**** RECORDS

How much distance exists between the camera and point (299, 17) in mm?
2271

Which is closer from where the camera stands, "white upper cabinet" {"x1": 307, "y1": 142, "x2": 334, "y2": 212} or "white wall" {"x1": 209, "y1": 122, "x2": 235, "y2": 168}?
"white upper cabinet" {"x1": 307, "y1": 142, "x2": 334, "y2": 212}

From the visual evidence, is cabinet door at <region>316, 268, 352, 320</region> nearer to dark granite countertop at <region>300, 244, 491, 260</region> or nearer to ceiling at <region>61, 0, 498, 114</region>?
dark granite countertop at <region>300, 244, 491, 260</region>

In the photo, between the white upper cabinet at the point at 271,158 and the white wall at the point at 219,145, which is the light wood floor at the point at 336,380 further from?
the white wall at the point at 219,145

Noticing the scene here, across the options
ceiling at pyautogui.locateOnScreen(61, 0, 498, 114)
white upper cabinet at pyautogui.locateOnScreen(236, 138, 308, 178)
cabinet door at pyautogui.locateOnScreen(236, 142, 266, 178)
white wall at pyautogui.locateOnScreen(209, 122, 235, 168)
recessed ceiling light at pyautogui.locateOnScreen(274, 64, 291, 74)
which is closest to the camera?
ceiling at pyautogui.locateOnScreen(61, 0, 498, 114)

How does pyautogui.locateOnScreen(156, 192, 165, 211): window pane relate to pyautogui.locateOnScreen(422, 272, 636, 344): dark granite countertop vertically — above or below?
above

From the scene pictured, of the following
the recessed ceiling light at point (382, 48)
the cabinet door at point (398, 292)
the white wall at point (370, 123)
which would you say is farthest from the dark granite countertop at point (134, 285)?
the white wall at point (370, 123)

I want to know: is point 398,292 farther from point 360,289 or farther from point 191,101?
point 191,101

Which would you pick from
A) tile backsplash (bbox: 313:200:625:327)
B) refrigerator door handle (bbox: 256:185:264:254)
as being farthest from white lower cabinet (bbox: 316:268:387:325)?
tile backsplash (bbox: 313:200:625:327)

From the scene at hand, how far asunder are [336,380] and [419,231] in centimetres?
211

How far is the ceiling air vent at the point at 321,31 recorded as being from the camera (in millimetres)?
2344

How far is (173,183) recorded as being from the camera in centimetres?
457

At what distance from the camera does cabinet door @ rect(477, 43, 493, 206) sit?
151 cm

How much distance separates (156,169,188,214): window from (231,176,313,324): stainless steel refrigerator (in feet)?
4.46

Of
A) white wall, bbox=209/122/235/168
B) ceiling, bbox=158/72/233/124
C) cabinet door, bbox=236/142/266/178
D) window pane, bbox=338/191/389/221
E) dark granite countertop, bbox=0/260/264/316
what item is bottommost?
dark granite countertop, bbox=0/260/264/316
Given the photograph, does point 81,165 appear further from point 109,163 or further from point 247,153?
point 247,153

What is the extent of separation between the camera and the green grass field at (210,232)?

********

PROBLEM STATEMENT – Print the lines again without any change, beginning with the line that contains "At what distance" and continuing through the end of the records.

OUTPUT FOR THIS TASK –
At what distance from the camera does cabinet door @ rect(477, 43, 493, 206) sit?
151 cm

How much distance separates (156,169,188,214): window from (231,176,313,324): stainless steel refrigerator (in feet)?
4.46

Of
A) white wall, bbox=209/122/235/168
B) ceiling, bbox=158/72/233/124
C) cabinet door, bbox=236/142/266/178
D) window pane, bbox=338/191/389/221
E) dark granite countertop, bbox=0/260/264/316
what item is bottommost?
dark granite countertop, bbox=0/260/264/316
Given the photograph, does point 81,165 appear further from point 109,163 or further from point 247,153?
point 247,153

What is the extent of separation between the camera and the green grass field at (210,232)?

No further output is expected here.